Brian Johns (1936–2016) by Andy Lloyd James and Peter Rose

by
March 2016, no. 379

Brian Johns, who died in Sydney on New Year's Day, was a remarkable man, a great friend to many, and a great enabler. His family came to Sydney from Queensland in 1947, and at the age of sixteen Brian entered St Columba's Seminary. After three years he left and went to Canberra to become a journalist. It was the start of a career marked by his passion for providing increased opportunity to Australian writers, artists, filmmakers, television makers, and creators of all kinds. In doing so he became, as Ed Campion said at Brian's funeral, 'the champion of a better Australia'.

Everything Brian did during a successful period in the press drove him deeper and deeper into politics and the arts. He had two great strengths to smooth his path: he was a consummate strategist and he was straight as a die with everyone he met. His currency was ideas: he loved the rigorous examination behind every creative project and loved even more enabling them to fly.

Leaving journalism in 1974 to work with the Department of Prime Minister and Cabinet fed his insights into the importance of proper strategy and policy. This was followed in 1979 by a legendary period as publishing director of Penguin, where his strategy was greatly to increase the market presence of Australian books.

That same intense creativity was put to work at SBS when he became managing director in 1987. He was the right leader to build new strategic meaning into an already powerful Charter. He appointed me Head of Television. With a passionate staff, we delivered high-quality programming from all over the world and in almost every language. SBS TV became the proud face of multiculturalism. Both in radio and television, SBS offered new opportunities for new Australian program makers. It was during those years that all of us at SBS got to know Brian's wife, Sarah, the centre of his life and a great supporter of SBS.

In 1992 Brian was asked to chair the Australian Broadcasting Authority, which supervised the regulation of the Commercial Television and Radio networks. He now had hands-on experience of both public and commercial broadcasting and was a natural choice for the position of managing director of the ABC in 1995. Under-standing the massive change that digital technology signalled, in 1996 he announced a complete restructure of the ABC. Before he went to the ABC, we had wrangled ideas about public broadcasting in a digital world.

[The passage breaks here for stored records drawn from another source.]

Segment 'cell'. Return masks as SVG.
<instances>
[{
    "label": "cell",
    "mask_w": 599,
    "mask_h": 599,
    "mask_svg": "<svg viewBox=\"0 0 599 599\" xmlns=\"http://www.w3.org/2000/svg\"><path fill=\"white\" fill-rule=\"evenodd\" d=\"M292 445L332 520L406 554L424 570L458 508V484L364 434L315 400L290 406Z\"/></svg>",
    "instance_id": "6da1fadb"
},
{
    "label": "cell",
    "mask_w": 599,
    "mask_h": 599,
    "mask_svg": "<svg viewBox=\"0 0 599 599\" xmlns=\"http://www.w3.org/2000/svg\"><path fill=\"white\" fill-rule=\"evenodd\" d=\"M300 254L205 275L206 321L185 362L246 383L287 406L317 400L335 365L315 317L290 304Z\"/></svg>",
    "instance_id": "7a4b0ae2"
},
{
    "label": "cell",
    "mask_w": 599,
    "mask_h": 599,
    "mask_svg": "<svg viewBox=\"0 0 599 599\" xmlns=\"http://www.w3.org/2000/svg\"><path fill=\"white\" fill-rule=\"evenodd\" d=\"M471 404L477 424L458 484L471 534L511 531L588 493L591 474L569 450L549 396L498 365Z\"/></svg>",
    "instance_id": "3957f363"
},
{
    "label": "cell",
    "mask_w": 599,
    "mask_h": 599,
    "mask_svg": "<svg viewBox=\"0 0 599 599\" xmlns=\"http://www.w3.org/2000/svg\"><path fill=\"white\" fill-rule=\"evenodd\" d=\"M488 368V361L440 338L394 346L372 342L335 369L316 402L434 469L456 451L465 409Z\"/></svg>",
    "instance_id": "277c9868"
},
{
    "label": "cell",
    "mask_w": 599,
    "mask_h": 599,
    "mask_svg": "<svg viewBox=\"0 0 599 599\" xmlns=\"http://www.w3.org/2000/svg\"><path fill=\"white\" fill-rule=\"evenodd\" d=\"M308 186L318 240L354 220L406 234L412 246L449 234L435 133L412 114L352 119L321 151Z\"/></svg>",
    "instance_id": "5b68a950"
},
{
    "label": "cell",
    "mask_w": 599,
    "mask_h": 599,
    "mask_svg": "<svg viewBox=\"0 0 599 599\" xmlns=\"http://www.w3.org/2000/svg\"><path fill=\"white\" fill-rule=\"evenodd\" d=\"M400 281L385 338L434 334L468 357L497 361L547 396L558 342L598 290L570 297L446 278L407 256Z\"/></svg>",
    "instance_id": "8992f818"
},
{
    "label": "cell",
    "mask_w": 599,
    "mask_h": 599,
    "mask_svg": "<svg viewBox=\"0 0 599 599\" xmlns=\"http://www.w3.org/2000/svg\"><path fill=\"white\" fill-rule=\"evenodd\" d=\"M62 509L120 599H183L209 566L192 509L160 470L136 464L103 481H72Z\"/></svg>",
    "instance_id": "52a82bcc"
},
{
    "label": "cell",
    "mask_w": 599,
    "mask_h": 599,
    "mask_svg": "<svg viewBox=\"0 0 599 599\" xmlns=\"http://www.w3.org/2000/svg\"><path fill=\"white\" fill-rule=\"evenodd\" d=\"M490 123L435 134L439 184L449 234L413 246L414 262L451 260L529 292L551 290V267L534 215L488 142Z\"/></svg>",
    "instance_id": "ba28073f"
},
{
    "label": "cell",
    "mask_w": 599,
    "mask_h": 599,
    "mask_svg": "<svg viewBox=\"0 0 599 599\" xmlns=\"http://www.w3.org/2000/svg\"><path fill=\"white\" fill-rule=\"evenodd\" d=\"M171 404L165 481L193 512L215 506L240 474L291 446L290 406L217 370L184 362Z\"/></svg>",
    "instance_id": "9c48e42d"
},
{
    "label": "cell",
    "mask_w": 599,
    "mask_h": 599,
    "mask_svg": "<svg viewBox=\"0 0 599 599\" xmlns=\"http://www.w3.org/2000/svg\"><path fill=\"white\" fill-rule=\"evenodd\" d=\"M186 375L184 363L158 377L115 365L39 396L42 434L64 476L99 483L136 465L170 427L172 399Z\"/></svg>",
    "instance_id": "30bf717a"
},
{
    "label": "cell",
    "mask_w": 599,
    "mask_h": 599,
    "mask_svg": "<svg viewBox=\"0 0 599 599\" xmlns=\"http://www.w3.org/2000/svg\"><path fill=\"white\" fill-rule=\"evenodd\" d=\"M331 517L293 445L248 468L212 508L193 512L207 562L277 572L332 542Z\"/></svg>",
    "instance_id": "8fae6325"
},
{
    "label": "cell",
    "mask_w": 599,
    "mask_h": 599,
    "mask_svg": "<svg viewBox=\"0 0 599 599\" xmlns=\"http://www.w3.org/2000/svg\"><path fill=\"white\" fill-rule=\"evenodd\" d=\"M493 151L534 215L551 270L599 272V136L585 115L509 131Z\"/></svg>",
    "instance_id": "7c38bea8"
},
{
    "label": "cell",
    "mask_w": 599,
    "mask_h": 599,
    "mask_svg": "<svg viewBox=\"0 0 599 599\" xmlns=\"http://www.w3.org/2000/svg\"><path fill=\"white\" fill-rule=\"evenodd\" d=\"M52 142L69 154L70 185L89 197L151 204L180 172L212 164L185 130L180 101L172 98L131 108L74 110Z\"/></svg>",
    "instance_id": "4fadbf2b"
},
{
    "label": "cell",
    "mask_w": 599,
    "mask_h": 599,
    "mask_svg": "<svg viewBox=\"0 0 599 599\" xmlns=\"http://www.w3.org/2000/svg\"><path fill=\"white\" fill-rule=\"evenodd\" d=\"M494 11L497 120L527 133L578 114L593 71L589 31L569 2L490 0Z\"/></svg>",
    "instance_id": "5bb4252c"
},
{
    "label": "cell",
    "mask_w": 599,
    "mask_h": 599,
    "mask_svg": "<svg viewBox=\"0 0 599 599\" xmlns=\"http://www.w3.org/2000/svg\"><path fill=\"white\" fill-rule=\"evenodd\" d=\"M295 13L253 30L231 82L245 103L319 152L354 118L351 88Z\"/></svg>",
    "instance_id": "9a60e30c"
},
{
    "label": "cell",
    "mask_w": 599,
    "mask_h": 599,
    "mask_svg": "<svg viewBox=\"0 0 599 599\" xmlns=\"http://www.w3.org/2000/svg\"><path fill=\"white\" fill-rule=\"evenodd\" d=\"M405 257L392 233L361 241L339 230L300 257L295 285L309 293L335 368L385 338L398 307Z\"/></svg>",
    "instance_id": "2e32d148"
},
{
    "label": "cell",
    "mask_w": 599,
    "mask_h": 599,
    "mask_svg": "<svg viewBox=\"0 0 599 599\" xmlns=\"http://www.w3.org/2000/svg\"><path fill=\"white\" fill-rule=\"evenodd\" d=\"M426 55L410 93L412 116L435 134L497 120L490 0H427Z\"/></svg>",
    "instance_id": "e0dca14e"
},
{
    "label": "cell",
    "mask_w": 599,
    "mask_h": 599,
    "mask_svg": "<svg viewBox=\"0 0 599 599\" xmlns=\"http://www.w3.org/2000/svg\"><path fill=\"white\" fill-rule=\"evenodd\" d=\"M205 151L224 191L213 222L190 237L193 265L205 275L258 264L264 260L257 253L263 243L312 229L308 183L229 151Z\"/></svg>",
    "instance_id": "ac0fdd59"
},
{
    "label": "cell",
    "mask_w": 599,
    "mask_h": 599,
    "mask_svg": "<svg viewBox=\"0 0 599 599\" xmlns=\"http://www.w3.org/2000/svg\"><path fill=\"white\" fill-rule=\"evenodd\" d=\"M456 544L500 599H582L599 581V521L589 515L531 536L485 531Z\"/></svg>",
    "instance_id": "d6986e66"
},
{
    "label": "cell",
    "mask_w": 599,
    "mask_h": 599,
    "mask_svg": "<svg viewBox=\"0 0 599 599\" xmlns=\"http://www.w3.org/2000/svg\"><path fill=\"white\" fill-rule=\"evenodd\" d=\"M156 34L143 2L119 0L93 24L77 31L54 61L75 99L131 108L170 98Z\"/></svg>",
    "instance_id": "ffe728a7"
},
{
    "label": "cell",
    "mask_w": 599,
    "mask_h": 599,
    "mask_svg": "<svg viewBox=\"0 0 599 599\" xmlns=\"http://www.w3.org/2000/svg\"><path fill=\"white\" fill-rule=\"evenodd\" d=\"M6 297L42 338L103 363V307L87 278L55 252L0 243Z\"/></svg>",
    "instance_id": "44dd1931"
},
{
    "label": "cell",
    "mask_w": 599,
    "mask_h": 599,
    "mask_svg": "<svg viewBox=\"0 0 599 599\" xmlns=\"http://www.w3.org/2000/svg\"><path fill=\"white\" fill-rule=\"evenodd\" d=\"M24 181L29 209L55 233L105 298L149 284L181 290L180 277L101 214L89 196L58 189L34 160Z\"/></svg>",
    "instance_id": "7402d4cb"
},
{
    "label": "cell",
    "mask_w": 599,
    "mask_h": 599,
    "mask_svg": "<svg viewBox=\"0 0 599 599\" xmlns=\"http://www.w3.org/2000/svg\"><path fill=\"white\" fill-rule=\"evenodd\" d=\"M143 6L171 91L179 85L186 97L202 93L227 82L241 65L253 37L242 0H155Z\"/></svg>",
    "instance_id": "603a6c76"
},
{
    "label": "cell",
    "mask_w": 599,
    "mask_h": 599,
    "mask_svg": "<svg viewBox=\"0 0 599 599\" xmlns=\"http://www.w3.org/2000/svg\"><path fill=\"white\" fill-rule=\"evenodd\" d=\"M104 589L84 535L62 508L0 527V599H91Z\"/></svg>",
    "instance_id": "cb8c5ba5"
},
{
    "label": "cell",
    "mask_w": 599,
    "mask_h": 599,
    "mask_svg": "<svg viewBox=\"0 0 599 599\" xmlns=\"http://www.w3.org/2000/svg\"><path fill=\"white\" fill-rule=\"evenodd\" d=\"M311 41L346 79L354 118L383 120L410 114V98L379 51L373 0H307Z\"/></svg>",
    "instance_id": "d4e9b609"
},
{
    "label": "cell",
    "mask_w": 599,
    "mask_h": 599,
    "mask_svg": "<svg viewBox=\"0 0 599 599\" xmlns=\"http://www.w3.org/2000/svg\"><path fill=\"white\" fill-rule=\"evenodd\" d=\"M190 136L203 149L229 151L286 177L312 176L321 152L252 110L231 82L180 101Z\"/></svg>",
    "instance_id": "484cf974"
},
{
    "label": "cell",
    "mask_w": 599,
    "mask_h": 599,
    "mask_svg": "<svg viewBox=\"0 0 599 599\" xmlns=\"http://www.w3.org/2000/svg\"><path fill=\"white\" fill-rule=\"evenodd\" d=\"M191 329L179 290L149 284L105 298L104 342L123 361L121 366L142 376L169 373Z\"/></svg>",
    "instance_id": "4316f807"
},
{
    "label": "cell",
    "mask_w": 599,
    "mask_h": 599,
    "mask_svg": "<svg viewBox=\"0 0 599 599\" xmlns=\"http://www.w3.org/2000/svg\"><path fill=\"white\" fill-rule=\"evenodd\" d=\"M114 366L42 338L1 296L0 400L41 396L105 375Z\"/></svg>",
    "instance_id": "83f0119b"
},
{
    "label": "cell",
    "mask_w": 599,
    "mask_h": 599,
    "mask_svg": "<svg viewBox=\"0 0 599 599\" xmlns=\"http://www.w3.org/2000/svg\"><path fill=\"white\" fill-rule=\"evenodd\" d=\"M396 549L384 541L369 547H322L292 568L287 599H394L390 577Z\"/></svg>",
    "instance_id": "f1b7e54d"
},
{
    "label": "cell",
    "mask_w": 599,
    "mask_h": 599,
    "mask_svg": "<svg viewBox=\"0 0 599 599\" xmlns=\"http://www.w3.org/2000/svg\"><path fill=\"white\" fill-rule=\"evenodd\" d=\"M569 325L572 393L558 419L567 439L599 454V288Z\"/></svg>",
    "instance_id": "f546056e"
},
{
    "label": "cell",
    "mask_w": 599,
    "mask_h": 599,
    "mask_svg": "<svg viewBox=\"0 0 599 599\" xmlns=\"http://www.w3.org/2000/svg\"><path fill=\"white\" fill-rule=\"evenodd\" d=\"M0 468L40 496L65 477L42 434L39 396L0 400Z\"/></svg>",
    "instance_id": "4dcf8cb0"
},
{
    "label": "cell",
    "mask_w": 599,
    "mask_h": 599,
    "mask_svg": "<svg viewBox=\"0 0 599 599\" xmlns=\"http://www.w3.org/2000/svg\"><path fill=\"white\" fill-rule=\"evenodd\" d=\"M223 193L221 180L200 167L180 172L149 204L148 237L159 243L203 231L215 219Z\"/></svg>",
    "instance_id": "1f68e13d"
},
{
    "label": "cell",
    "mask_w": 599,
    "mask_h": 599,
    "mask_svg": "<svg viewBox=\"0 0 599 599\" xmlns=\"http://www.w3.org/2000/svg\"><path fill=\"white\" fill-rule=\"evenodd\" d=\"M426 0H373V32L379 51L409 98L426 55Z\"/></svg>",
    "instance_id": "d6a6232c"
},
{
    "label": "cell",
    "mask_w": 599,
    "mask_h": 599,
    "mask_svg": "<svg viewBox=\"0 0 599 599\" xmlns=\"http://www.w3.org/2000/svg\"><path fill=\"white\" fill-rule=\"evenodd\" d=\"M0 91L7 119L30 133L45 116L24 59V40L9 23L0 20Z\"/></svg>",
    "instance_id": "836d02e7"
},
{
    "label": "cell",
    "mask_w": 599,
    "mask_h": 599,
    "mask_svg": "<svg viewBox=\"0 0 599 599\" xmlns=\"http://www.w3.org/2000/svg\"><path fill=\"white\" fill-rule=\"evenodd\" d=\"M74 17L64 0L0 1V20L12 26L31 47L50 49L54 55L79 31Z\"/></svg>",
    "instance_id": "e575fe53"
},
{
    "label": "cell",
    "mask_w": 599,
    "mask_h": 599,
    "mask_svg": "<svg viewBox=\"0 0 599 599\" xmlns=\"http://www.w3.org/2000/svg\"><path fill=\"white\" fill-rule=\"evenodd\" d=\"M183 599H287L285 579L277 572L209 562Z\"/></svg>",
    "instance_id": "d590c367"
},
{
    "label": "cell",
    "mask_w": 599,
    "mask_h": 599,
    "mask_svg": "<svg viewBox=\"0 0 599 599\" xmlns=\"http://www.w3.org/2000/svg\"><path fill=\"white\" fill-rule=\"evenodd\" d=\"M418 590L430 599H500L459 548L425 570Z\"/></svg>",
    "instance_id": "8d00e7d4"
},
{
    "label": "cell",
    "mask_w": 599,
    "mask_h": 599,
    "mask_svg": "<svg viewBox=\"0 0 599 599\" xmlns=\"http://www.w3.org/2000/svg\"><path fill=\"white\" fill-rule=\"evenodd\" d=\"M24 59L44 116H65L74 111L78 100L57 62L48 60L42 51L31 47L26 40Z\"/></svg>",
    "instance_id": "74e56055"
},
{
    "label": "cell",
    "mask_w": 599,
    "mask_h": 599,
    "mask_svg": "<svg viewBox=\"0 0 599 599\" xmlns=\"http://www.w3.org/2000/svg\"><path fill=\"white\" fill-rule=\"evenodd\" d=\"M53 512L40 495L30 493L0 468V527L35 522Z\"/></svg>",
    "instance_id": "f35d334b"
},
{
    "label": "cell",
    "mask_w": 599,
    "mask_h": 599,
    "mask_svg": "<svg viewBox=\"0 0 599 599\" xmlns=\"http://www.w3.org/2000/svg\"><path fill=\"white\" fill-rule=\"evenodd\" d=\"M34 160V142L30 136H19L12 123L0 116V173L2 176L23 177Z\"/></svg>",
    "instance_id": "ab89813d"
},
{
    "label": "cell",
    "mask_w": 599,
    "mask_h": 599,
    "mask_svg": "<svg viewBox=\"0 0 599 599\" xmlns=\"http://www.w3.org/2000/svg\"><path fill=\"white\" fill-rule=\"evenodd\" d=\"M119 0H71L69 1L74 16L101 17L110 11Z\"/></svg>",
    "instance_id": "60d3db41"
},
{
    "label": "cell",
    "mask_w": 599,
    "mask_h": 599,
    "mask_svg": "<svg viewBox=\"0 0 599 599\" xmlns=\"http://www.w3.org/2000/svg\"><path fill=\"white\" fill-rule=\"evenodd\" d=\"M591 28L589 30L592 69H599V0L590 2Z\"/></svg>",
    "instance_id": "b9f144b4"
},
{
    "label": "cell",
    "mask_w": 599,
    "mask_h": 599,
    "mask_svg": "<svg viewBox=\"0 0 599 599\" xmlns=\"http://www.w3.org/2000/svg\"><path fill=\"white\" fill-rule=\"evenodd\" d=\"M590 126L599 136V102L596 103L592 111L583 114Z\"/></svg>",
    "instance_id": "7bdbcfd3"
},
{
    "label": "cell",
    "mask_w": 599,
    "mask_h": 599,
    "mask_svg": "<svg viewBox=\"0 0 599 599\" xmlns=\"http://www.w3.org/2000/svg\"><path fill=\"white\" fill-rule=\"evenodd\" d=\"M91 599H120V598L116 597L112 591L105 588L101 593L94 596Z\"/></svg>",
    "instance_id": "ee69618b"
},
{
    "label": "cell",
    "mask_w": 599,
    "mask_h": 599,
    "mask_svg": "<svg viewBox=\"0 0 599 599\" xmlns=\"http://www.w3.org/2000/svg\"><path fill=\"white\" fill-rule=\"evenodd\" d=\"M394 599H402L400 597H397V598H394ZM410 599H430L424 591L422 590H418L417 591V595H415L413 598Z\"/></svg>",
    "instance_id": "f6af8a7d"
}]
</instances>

Brian asked me to supervise the National Networks (Radio, Television, and Online) and to shape them into a single creative entity. The whole restructure was a huge and often painful task for ABC staff. The pain was exacerbated by a massive and needless cut to the ABC's budget by the Howard government. But the change succeeded in placing the ABC far ahead of the commercial broadcasters in the introduction and development of digital content. The work, however, was never completed. In 2000, Brian left the ABC and was replaced by Jonathan Shier. Brian maintained the drive for Australian content and sat on a variety of boards, most notably that of Copyright Agency. He never stopped mentoring, advising, and challenging creative people.

Seamus Heaney in one of his essays described a work of creative imagination as being one in which conflicting realities find accommodation within a new order. That was an outcome Brian Johns delivered several times over to the benefit of all Australians.

Andy Lloyd James

All editors dream of working with managing directors of culture and goodwill. Kerryn Goldsworthy, who edited ABR in 1986–87 with distinction, was fortunate enough to work with Brian Johns, who was Chair from 1984 to 1987 (he had served on the Board since 1982). Kerryn recalls her somewhat novel recruitment. The pair had never met, but Brian offered Kerryn the job because he had admired a sentence in one of her book reviews. 'One sentence,' she told me. 'How or why he thought this qualified me to edit the magazine remains a mystery to me even now. But this was typical of his generosity and optimism. He'd take a punt on anyone.'

As a young publisher myself, I knew of Brian Johns – the legend of Ringwood – but I didn't meet him until many years later. This was soon after the Copyright Agency (of which he was then Chair) enabled us, through its Cultural Fund, to create the Calibre Prize for an Outstanding Essay in 2007. Over a series of excellent lunches and dinners, I came to know Brian as a singular presence in our culture – affable, immensely shrewd and well-connected, always interested in results.

Brian served on the board of Copyright Agency for thirteen years and chaired it from 2004 to 2009.

Copyright Agency funded the Calibre Prize for six years: now it stands on its own feet, as was intended. Other support followed. Reading Australia – which presents about 200 essays on key Australian texts – is a testament to his vision, his imagination, his concern. ABR is delighted to be publishing twenty of them. Brian Johns knew that if we endlessly fawn over the new at the expense of past treasures we will diminish our culture and deprive young readers and writers of a full appreciation of Australian culture.

Australian Book Review – just one of thousands of organisations and artists that benefited from Brian Johns's support – salutes this Titan of ideas and culture.